One can have a legitimate argument with libertarians about what the scope of the government should be. Should the government try to help poor kids attend college, should it try to provide everyone with basic health care, should the government try to stop global warming, should the government build highways, etc. But once the decision is made that the government should try to do something, the work of progressivism is to make sure the government achieves that goal in the best, most cost effective manner possible. To make sure it is done in a way that most benefits regular Americans (or at least minimizes the damages as much as possible) while making sure the program is a cost effective use of taxpayers’ money.

This is what the student loan reform portion of the reconciliation bill did. It has been abundantly clear for years that the direct student lending program provided the same loan services at a much cheaper cost to the taxpayers than the weird private/public government guaranteed FFEL program. The FFEL program was corporate welfare at its worst, a program where the government gave private banks huge amounts of money to do something the government could do itself for much cheaper. The FFEL program should have been shut down years ago, but big money lobbyists and their friendly senators kept it alive for far too long.

It is interesting, too, that one part of the health insurance reform law will take similar action against Medicare Advantage. Again, this is an incredibly wasteful corporate welfare program where the government subsidizes private companies to provide a service the government itself is able to provide for much cheaper. The government gave money to private insurance companies to provide Medicare-style coverage that happened to cost the government way more than just directly giving seniors insurance through regular Medicare. The program completely overpaid these companies, again using taxpayer money to provide for private profit. Thankfully, the formula has been changed by the new law to make Medicare Advantage much less wasteful.

This is not progressivism

Contrast the progressive victory achieved with student loan reform and what the new health care law will do to expand coverage.

For years, Medicare has proven that the government can provide high quality health insurance much cheaper than private health insurance companies. Yet, when the bill tried to expand coverage, it used massive subsidizes to the wasteful private insurance industry, and a mandate forcing people to buy their overpriced products. It is a liberal goal, but not the least bit “progressive” because it was designed with the explicit goal of unnecessarily wasting huge amounts of taxpayer money and regular people's premiums to protect the private profits of huge corporations.

Most importantly, they kept out a public health insurance alternative which could serve as a benchmark, like the direct lending program did in student loans, and Medicare did with Medicare Advantage. Without a benchmark, it will be much harder in the long run for the American people to see just how much of their money is being stolen by this weird system set up to enrich unnecessary corporate middlemen with public money.

It is ironic that while the new law reforms the hugely wasteful private health insurance exchange for Seniors, Medicare Advantage, to bring it on par with Medicare, the law also creates the same wasteful private insurance exchange model writ large.

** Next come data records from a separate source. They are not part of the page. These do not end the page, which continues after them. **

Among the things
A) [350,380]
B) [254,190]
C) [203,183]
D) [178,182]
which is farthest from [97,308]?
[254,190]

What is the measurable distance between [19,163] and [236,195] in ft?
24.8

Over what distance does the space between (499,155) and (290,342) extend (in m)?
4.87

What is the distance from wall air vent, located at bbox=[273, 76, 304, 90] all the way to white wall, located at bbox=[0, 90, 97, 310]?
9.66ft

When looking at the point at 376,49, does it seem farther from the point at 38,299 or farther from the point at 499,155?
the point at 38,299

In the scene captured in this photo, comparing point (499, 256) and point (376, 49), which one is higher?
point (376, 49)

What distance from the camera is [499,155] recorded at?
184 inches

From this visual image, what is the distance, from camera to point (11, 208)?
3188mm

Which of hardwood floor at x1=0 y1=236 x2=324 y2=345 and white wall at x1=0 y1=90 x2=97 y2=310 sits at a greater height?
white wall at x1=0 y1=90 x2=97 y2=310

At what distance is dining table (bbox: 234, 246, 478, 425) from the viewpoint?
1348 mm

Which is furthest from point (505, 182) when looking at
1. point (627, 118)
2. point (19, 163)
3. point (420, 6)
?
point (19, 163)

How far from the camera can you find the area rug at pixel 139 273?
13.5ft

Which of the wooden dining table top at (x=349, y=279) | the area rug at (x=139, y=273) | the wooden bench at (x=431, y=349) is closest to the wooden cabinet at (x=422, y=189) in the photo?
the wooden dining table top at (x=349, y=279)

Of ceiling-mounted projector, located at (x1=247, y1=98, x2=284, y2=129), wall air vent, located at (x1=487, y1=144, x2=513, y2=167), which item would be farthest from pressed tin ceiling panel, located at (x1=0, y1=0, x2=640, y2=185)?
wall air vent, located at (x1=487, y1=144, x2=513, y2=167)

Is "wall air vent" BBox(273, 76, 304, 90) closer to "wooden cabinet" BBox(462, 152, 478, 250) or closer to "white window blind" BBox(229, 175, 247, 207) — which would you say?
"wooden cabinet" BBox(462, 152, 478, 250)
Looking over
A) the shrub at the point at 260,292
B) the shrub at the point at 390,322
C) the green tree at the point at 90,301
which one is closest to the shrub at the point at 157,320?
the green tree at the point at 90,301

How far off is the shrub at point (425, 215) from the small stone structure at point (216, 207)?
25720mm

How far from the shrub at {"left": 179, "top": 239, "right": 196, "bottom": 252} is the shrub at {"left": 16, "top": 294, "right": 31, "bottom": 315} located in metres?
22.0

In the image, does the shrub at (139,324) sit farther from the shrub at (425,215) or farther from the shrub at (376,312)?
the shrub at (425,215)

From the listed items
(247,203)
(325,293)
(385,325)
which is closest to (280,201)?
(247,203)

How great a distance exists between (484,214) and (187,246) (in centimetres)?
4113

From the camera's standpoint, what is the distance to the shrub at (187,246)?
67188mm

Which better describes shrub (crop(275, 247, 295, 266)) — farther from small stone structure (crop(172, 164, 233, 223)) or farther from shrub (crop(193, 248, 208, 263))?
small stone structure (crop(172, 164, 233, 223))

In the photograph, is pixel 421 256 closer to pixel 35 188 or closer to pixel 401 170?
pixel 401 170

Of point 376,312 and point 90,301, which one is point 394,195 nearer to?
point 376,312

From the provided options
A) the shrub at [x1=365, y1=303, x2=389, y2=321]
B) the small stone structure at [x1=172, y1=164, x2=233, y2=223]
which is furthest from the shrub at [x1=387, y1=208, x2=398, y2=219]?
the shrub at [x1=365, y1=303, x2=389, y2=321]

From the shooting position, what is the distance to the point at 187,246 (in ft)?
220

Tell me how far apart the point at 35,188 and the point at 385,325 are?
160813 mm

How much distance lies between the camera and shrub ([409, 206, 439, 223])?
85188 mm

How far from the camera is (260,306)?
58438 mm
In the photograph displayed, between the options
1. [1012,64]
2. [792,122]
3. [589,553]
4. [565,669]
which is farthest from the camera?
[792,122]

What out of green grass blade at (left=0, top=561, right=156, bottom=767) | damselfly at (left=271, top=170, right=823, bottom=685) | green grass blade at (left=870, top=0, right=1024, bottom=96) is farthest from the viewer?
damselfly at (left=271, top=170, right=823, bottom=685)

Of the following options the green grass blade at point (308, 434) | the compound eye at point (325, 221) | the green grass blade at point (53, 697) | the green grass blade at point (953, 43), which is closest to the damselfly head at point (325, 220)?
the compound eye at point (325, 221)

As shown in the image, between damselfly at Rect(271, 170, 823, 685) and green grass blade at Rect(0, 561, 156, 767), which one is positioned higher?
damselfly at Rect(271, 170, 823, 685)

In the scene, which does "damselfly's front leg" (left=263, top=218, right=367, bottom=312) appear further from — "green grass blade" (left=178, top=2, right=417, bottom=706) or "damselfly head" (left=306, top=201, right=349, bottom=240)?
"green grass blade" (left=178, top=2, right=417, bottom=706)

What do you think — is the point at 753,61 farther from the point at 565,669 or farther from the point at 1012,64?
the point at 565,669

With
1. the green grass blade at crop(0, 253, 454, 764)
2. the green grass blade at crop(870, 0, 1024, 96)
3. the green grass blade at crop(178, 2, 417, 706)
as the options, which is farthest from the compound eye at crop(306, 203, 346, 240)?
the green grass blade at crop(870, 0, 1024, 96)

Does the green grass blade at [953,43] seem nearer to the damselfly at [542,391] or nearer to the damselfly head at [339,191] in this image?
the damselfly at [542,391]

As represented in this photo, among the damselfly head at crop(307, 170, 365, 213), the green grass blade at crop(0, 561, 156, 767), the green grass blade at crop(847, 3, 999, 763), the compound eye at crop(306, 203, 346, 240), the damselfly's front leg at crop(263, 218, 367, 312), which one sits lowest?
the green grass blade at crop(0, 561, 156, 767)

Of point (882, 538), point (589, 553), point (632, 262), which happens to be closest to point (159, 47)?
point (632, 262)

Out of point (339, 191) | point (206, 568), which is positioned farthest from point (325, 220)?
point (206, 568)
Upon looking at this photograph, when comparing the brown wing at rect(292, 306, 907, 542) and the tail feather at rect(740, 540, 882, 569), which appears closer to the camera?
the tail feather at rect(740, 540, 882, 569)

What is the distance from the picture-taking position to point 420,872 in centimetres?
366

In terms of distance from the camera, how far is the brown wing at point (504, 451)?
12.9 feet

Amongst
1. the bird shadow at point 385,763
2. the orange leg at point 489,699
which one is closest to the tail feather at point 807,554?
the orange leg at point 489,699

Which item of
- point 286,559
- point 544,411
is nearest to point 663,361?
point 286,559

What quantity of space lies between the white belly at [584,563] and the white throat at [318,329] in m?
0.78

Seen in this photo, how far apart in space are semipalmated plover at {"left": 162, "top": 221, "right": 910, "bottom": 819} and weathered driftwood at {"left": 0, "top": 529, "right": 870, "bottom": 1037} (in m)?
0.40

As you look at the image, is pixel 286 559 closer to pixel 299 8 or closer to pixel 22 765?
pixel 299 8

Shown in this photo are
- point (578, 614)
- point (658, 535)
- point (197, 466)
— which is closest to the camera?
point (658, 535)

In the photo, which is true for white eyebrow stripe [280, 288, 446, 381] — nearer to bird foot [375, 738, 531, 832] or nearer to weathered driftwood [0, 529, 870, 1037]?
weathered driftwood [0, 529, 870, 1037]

This health care portion of this bill will help some people, but it is not progressivism. There will not be a progressive health care victory until the system is reformed to remove the massive amounts of waste and corruption that were built directly in to the new structure. Progressive reform will be achieved when the system is set up to actually provide every American with quality affordable health care, and does that with the most cost effective use of tax dollars possible.

1 comment:

Jim said...

If I understand correctly, the Health Reform Act will mandate changes in terms for all or most private health insurance policies in six months. The mandated changes will include: kids on policies to age 26; no lifetime caps; no preexisting conditions; no recision when you get sick.

Won’t this result in increased premiums for most insurance policies in the land? I find it hard to believe that the insurance industry will absorb this increased liability free of charge. How much increase is expected? Who will pay: employers, employees, the government? Will there be any political fallout when the bills come due?

I think Democrats should celebrate now. They may not feel like celebrating in six months. Their bill puts the insurance companies in the driver’s seat. I don’t know if they’re going to like the way he drives.